STATED PROBLEM:
The complete listing should be restated exactly.

(Dataset rows)
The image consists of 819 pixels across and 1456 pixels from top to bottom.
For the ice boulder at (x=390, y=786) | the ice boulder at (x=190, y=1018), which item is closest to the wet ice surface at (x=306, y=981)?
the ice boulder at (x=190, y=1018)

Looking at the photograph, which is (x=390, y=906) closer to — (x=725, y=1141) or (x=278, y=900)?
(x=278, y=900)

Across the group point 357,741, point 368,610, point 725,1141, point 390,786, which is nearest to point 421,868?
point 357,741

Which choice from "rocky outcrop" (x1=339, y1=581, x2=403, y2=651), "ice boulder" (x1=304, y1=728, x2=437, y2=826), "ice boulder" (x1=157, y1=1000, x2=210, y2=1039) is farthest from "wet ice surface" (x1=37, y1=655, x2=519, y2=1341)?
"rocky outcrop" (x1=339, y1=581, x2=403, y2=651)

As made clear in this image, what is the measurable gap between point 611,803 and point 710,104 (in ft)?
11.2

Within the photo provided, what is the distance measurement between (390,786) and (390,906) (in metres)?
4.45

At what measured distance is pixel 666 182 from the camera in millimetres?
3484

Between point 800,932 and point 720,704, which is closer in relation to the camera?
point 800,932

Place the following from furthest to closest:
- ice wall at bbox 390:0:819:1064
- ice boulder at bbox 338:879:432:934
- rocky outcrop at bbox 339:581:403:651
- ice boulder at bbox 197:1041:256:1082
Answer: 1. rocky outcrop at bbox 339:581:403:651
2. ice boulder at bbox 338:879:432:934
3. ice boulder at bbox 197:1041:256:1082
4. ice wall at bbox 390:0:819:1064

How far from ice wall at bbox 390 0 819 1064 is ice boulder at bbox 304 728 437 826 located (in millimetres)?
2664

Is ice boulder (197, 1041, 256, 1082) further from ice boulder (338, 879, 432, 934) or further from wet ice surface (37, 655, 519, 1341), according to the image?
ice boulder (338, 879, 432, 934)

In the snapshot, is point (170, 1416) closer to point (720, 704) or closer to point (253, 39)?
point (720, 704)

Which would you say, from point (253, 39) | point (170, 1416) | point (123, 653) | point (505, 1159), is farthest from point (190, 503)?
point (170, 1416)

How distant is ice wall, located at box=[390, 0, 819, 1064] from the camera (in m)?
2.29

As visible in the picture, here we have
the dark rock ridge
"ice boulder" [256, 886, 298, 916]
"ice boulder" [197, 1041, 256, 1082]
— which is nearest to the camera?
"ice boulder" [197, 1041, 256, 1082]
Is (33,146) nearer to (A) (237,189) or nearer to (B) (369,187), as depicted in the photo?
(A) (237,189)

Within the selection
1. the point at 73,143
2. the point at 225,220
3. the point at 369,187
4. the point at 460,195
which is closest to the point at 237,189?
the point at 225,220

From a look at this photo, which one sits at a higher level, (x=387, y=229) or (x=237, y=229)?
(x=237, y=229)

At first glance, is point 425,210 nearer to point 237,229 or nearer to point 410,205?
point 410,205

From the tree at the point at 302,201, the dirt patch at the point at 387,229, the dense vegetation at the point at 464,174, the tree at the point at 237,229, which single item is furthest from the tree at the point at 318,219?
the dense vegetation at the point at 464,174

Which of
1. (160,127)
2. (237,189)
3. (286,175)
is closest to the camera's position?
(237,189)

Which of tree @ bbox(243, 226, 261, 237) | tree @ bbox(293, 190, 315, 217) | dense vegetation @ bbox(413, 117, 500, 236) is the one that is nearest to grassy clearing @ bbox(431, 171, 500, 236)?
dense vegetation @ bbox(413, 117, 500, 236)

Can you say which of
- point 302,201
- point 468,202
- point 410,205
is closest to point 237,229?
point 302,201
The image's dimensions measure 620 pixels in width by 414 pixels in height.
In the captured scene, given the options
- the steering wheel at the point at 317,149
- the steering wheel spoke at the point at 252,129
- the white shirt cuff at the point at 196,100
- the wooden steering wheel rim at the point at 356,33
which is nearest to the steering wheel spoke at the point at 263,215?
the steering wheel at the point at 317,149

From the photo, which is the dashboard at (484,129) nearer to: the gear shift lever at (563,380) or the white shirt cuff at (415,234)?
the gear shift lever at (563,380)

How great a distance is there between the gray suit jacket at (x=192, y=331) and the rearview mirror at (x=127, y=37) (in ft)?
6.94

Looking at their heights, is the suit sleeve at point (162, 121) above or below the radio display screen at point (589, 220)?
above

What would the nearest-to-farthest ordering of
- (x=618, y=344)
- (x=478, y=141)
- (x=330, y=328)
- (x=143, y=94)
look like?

ANSWER FOR THIS EXERCISE:
The image consists of 819 pixels across and 1456 pixels from top to bottom.
For the ice boulder at (x=390, y=786) | the ice boulder at (x=190, y=1018), which item is closest to the wet ice surface at (x=306, y=981)?
the ice boulder at (x=190, y=1018)

Looking at the photograph, which is (x=390, y=906) closer to — (x=725, y=1141) or (x=278, y=900)?
(x=278, y=900)

Across the group point 357,741, point 368,610, point 725,1141, point 390,786, which is nearest to point 421,868?
point 357,741

Which choice from "rocky outcrop" (x1=339, y1=581, x2=403, y2=651), "ice boulder" (x1=304, y1=728, x2=437, y2=826), "ice boulder" (x1=157, y1=1000, x2=210, y2=1039) is farthest from "wet ice surface" (x1=37, y1=655, x2=519, y2=1341)?
"rocky outcrop" (x1=339, y1=581, x2=403, y2=651)

As made clear in this image, what is the measurable gap between point 611,803 and point 710,104 (in ft)?
11.2

Within the photo provided, what is the distance measurement between (390,786) and (390,906) (in metres)?
4.45

At what measured distance is pixel 666 182 from the camera in millimetres?
3484

Between point 800,932 and point 720,704, which is closer in relation to the camera?
point 800,932

Place the following from furthest to closest:
- ice wall at bbox 390:0:819:1064
- ice boulder at bbox 338:879:432:934
- rocky outcrop at bbox 339:581:403:651
- ice boulder at bbox 197:1041:256:1082
Answer: 1. rocky outcrop at bbox 339:581:403:651
2. ice boulder at bbox 338:879:432:934
3. ice boulder at bbox 197:1041:256:1082
4. ice wall at bbox 390:0:819:1064

How far from ice wall at bbox 390 0 819 1064 is ice boulder at bbox 304 728 437 826 located (in millimetres)?
2664

Is ice boulder (197, 1041, 256, 1082) further from ice boulder (338, 879, 432, 934) or further from wet ice surface (37, 655, 519, 1341), according to the image?
ice boulder (338, 879, 432, 934)

In the snapshot, is point (170, 1416) closer to point (720, 704) or closer to point (253, 39)?
point (720, 704)

Which would you say, from point (253, 39) | point (170, 1416) | point (123, 653) | point (505, 1159), is farthest from point (190, 503)?
point (170, 1416)

How distant is ice wall, located at box=[390, 0, 819, 1064] from the camera (in m)?
2.29

As visible in the picture, here we have
the dark rock ridge
"ice boulder" [256, 886, 298, 916]
"ice boulder" [197, 1041, 256, 1082]
— which is nearest to the camera?
"ice boulder" [197, 1041, 256, 1082]
Is (33,146) nearer to (A) (237,189) or nearer to (B) (369,187), as depicted in the photo?
(A) (237,189)

Within the selection
1. the point at 73,143
2. the point at 225,220
3. the point at 369,187
4. the point at 460,195
which is closest to the point at 237,189?
the point at 225,220

From a look at this photo, which one sits at a higher level, (x=387, y=229) or (x=237, y=229)?
(x=237, y=229)

At first glance, is point 425,210 nearer to point 237,229 or nearer to point 410,205?
point 410,205

From the tree at the point at 302,201, the dirt patch at the point at 387,229, the dense vegetation at the point at 464,174, the tree at the point at 237,229, which single item is furthest from the tree at the point at 318,219?
the dense vegetation at the point at 464,174

Which of
1. (160,127)
2. (237,189)
3. (286,175)
is closest to the camera's position?
(237,189)

Which of tree @ bbox(243, 226, 261, 237) | tree @ bbox(293, 190, 315, 217) | dense vegetation @ bbox(413, 117, 500, 236) is the one that is nearest to grassy clearing @ bbox(431, 171, 500, 236)?
dense vegetation @ bbox(413, 117, 500, 236)

Can you say which of
- point 302,201
- point 468,202
- point 410,205
is closest to point 237,229?
point 302,201
The image's dimensions measure 620 pixels in width by 414 pixels in height.
In the captured scene, given the options
- the steering wheel at the point at 317,149
- the steering wheel spoke at the point at 252,129
- the white shirt cuff at the point at 196,100
- the wooden steering wheel rim at the point at 356,33
which is nearest to the steering wheel spoke at the point at 263,215?
the steering wheel at the point at 317,149

From the photo, which is the dashboard at (484,129) nearer to: the gear shift lever at (563,380) or the white shirt cuff at (415,234)?
the gear shift lever at (563,380)

How great a distance is there between the gray suit jacket at (x=192, y=331) and the rearview mirror at (x=127, y=37) (in ft)?
6.94

Looking at their heights, is the suit sleeve at point (162, 121) above or below the radio display screen at point (589, 220)?
above

What would the nearest-to-farthest ordering of
- (x=618, y=344)
- (x=478, y=141)
- (x=330, y=328)
- (x=143, y=94)
look like?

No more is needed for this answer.